• [Given request]: Reproduce the part of the listing below that opens with the line containing "Mark nucleus." and closes with the line containing "116V105L309 101H299L289 109V118L293", keeping both of those lines but leaving out any pictures.

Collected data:
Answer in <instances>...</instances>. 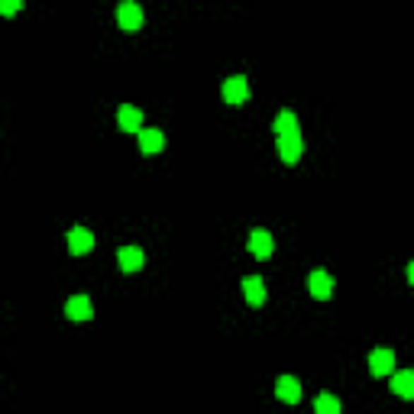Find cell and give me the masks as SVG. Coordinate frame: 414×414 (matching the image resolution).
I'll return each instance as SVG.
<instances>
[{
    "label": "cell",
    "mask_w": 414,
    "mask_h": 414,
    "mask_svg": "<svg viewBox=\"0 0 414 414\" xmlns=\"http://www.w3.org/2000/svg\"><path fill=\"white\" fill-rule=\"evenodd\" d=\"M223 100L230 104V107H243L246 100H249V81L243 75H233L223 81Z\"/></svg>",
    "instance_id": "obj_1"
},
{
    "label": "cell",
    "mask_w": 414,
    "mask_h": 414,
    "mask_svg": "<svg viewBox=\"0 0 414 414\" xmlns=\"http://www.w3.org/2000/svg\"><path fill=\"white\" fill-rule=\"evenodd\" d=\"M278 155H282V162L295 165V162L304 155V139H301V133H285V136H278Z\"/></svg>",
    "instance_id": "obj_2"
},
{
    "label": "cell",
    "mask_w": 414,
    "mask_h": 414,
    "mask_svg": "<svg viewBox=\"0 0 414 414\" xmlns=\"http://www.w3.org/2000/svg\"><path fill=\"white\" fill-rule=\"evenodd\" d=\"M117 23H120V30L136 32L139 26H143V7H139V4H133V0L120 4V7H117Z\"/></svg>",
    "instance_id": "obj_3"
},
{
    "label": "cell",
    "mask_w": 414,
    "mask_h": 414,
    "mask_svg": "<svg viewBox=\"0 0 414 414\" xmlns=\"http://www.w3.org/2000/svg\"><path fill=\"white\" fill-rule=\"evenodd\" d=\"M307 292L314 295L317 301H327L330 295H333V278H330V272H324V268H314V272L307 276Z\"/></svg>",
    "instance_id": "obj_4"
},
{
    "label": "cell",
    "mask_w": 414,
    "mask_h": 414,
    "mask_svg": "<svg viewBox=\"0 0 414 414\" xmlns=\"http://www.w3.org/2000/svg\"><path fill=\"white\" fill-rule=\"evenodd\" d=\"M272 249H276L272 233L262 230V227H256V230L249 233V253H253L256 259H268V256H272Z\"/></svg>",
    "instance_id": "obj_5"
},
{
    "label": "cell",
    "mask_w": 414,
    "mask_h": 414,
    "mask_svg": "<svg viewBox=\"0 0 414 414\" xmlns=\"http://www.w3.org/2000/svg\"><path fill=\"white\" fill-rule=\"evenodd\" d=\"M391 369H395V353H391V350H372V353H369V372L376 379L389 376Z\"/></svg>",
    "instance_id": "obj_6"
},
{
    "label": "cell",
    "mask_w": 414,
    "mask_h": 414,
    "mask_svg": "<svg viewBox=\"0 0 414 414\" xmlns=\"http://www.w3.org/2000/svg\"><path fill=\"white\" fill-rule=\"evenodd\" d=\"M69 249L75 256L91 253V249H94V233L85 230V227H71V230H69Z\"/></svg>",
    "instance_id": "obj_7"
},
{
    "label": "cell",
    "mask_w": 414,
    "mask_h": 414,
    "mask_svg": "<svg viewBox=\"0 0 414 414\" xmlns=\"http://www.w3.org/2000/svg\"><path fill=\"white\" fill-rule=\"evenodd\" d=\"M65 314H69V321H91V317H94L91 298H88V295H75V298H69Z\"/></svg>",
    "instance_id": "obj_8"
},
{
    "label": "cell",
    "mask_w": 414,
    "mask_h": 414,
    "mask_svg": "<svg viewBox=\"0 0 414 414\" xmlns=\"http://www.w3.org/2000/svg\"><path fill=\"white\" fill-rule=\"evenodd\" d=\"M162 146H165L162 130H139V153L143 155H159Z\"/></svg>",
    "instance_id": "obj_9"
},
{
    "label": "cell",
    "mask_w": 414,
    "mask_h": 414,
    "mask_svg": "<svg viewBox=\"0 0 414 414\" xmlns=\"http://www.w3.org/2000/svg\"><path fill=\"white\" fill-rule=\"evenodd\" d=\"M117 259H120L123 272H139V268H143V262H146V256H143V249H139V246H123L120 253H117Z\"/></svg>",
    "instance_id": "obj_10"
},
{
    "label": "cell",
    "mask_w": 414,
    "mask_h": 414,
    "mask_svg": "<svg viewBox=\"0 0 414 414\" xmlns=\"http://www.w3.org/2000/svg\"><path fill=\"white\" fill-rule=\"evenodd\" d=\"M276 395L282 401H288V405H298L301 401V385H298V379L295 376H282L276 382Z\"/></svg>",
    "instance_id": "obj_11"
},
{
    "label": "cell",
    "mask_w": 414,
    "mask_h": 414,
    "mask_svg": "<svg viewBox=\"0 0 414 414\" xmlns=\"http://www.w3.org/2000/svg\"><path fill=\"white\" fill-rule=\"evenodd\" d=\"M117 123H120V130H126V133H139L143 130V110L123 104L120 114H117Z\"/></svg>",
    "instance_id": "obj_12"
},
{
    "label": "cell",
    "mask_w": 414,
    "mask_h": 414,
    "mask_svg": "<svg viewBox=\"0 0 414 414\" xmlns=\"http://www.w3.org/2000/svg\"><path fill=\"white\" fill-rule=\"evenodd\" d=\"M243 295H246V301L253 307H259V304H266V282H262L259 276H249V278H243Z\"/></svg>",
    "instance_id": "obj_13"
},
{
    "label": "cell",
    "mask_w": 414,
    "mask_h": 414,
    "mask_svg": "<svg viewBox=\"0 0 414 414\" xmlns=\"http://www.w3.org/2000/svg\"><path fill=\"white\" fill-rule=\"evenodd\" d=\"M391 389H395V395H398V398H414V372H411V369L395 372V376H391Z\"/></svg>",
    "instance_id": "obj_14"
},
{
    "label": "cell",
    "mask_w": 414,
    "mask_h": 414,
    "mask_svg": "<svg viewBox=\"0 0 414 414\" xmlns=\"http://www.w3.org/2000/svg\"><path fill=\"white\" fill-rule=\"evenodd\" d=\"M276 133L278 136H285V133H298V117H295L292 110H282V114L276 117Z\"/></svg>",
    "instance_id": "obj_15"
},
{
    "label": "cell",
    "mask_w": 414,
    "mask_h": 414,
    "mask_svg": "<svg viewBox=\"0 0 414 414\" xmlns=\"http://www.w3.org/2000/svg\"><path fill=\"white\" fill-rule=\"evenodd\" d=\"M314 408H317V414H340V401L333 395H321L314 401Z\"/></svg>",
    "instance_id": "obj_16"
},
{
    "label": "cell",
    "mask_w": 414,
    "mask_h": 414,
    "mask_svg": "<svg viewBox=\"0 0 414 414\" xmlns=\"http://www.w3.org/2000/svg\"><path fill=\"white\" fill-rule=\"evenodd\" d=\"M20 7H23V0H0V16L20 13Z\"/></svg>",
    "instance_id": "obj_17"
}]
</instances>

--

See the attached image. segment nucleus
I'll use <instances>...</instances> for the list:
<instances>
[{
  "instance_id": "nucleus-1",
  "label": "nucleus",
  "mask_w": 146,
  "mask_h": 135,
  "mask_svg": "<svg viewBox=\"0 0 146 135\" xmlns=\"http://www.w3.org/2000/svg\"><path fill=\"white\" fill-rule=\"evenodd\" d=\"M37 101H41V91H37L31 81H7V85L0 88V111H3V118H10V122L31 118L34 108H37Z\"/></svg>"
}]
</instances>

---

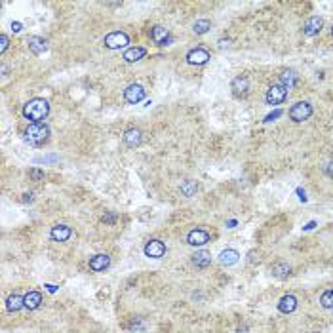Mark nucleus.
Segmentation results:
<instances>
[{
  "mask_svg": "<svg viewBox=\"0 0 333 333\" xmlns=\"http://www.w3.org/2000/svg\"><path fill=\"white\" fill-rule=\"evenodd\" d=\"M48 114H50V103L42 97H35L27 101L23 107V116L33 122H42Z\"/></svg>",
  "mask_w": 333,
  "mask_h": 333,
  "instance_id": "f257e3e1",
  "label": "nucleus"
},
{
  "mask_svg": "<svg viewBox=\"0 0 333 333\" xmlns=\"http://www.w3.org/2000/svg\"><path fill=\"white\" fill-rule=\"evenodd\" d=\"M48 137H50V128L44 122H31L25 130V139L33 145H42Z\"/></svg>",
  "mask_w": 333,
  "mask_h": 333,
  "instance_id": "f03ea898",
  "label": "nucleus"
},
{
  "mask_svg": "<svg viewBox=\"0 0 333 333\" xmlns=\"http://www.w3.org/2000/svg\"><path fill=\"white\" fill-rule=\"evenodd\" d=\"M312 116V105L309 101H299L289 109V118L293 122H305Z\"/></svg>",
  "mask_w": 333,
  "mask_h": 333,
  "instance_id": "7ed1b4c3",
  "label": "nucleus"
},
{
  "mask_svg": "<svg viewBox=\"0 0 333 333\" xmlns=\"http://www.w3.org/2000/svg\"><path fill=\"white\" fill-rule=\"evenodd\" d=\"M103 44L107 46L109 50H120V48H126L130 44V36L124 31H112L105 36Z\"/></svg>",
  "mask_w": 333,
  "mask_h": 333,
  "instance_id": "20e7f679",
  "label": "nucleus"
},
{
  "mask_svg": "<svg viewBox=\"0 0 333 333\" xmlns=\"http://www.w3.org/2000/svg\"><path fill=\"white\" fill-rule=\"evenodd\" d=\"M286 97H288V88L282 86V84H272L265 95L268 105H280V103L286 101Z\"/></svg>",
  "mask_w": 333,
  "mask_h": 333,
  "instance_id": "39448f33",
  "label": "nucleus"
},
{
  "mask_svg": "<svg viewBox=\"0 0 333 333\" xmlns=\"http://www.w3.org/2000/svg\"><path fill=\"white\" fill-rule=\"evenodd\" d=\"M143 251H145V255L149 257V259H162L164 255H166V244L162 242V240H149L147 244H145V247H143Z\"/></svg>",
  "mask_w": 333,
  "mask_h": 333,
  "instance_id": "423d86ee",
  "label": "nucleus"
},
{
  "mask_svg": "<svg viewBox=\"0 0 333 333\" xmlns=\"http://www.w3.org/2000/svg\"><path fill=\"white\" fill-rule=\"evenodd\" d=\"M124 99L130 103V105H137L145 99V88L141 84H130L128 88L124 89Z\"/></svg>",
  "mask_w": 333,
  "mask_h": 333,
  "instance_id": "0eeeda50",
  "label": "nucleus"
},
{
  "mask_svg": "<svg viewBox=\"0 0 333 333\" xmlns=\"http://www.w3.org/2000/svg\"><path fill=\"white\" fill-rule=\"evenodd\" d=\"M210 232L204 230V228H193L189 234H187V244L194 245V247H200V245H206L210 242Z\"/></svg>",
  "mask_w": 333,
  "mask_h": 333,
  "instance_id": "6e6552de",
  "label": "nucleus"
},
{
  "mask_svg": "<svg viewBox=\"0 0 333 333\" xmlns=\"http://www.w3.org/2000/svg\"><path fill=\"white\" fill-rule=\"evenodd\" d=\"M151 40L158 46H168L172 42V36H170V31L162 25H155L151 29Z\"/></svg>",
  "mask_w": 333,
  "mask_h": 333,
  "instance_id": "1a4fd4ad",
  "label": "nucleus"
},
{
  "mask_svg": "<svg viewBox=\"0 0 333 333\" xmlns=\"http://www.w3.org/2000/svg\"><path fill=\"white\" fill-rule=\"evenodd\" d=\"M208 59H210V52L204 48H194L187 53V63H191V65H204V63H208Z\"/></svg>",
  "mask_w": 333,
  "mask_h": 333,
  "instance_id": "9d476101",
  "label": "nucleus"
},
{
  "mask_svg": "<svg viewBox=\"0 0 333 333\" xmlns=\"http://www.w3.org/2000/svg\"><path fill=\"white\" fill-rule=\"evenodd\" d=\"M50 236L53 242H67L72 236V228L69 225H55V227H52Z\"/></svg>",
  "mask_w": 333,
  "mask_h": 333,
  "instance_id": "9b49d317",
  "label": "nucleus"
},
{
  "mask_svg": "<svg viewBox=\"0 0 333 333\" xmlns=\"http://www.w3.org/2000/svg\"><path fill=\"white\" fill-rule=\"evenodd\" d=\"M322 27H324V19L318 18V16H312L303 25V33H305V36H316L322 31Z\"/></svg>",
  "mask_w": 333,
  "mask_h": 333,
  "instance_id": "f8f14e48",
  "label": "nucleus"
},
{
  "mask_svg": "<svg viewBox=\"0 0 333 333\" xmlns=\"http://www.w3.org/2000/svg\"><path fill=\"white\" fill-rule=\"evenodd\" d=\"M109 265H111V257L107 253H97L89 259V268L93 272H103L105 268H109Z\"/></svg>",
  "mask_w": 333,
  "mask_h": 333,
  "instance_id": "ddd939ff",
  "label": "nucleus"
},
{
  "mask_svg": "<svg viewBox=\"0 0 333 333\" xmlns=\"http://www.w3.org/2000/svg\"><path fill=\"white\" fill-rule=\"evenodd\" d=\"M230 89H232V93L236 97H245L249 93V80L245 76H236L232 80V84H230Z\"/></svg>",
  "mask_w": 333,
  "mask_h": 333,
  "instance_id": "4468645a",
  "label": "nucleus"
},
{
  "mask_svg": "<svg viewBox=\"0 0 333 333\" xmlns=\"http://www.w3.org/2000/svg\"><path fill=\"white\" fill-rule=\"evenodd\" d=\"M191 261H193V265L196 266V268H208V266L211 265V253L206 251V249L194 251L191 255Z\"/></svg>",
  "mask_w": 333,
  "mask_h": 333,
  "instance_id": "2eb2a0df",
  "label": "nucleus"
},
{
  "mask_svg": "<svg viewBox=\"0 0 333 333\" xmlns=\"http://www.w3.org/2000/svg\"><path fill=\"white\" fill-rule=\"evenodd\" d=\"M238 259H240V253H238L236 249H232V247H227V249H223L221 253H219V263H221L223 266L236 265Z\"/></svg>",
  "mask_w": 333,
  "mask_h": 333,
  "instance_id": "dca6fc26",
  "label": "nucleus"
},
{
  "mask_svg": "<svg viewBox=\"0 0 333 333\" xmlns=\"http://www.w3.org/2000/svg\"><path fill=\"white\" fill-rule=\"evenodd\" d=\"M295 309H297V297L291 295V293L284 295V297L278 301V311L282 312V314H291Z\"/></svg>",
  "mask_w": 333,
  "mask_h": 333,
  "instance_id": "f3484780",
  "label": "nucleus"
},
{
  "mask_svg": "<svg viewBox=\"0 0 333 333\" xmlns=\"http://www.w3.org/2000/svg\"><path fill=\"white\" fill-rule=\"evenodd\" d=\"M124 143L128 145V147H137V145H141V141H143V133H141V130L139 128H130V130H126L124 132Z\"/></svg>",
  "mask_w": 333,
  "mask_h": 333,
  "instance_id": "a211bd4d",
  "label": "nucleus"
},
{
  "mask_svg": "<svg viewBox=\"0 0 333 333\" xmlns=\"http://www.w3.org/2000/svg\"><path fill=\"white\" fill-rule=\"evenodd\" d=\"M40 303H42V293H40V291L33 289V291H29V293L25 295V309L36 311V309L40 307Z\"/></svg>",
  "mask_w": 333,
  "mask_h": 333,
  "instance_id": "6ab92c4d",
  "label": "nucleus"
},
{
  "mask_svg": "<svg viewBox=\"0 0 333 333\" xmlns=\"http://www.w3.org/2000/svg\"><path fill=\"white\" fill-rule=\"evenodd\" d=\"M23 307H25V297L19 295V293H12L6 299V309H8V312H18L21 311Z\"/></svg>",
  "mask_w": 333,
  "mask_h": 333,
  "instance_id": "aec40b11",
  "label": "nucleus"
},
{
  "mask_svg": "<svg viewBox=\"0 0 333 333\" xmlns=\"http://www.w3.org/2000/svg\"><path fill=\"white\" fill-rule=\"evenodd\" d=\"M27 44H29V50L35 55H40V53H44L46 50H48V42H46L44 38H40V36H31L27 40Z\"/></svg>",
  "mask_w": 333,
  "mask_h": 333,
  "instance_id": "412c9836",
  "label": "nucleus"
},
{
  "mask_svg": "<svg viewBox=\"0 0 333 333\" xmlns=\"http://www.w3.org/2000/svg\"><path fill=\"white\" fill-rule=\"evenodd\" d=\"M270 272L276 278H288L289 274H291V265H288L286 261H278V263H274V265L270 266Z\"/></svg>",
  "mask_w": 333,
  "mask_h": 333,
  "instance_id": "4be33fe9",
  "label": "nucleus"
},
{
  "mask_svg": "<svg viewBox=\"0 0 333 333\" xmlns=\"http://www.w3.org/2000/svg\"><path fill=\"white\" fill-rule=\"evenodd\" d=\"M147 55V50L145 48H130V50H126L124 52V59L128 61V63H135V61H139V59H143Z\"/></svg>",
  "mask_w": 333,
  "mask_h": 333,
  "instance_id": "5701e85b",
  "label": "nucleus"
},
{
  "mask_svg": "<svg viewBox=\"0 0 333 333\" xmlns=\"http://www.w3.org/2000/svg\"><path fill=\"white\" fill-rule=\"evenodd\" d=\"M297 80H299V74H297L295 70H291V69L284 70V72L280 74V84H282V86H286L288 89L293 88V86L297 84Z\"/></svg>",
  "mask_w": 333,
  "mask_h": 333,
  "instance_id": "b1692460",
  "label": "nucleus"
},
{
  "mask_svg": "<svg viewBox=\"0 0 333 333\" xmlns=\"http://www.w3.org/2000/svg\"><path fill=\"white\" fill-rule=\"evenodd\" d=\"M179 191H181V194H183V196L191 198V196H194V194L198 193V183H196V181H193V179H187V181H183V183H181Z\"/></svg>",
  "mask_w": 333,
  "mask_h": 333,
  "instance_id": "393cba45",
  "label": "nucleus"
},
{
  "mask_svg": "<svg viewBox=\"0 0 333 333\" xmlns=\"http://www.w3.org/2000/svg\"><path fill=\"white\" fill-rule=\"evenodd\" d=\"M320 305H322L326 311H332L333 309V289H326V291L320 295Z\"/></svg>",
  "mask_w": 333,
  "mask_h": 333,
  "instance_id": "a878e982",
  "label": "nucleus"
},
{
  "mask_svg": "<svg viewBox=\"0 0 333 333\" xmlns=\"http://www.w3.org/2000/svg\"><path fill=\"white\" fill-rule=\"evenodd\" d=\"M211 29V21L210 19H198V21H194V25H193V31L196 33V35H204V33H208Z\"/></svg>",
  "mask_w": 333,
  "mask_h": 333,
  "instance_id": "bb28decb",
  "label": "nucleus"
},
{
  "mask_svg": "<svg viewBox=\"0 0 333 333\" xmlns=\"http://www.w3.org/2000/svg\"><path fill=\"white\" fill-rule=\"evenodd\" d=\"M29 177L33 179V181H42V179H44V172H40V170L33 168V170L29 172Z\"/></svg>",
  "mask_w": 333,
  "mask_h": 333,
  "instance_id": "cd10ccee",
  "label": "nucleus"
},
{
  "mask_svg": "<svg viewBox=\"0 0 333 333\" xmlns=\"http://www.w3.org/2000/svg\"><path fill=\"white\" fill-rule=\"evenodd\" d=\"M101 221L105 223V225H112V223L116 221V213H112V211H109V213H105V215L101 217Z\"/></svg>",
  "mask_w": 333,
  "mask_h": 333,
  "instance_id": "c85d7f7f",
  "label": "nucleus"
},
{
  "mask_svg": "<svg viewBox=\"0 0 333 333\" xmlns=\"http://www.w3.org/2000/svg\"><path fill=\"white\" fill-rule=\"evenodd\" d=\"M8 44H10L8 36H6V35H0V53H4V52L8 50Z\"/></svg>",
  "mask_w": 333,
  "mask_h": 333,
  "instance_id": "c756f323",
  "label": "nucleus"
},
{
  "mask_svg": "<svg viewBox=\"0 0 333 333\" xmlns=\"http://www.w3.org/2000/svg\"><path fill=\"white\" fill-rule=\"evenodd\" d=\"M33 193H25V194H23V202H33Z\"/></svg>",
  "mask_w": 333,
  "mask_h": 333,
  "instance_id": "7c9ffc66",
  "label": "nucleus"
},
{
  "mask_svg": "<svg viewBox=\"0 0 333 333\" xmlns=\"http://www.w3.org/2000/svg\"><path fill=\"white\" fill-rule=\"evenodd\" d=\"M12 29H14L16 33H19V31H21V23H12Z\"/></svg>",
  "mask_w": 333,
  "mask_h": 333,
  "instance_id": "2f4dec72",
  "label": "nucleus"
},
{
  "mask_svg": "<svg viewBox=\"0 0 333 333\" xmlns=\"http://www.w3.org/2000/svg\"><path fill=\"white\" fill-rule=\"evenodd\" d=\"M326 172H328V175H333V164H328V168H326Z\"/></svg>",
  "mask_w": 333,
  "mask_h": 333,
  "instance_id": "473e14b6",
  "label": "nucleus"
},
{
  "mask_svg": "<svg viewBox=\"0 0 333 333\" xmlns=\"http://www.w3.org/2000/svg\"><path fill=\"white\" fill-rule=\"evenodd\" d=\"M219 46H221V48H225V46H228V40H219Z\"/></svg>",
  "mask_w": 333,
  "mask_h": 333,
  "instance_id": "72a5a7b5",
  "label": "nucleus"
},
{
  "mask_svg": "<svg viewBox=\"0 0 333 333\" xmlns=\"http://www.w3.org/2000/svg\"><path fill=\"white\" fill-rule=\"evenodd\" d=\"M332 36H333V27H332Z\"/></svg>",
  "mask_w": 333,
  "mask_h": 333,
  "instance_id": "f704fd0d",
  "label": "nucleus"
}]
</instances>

• [Response to the exercise]:
Mark nucleus.
Segmentation results:
<instances>
[{
  "mask_svg": "<svg viewBox=\"0 0 333 333\" xmlns=\"http://www.w3.org/2000/svg\"><path fill=\"white\" fill-rule=\"evenodd\" d=\"M48 114H50V103L42 97H35L27 101L23 107V116L33 122H42Z\"/></svg>",
  "mask_w": 333,
  "mask_h": 333,
  "instance_id": "f257e3e1",
  "label": "nucleus"
},
{
  "mask_svg": "<svg viewBox=\"0 0 333 333\" xmlns=\"http://www.w3.org/2000/svg\"><path fill=\"white\" fill-rule=\"evenodd\" d=\"M48 137H50V128L44 122H31L25 130V139L33 145H42Z\"/></svg>",
  "mask_w": 333,
  "mask_h": 333,
  "instance_id": "f03ea898",
  "label": "nucleus"
},
{
  "mask_svg": "<svg viewBox=\"0 0 333 333\" xmlns=\"http://www.w3.org/2000/svg\"><path fill=\"white\" fill-rule=\"evenodd\" d=\"M312 116V105L309 101H299L289 109V118L293 122H305Z\"/></svg>",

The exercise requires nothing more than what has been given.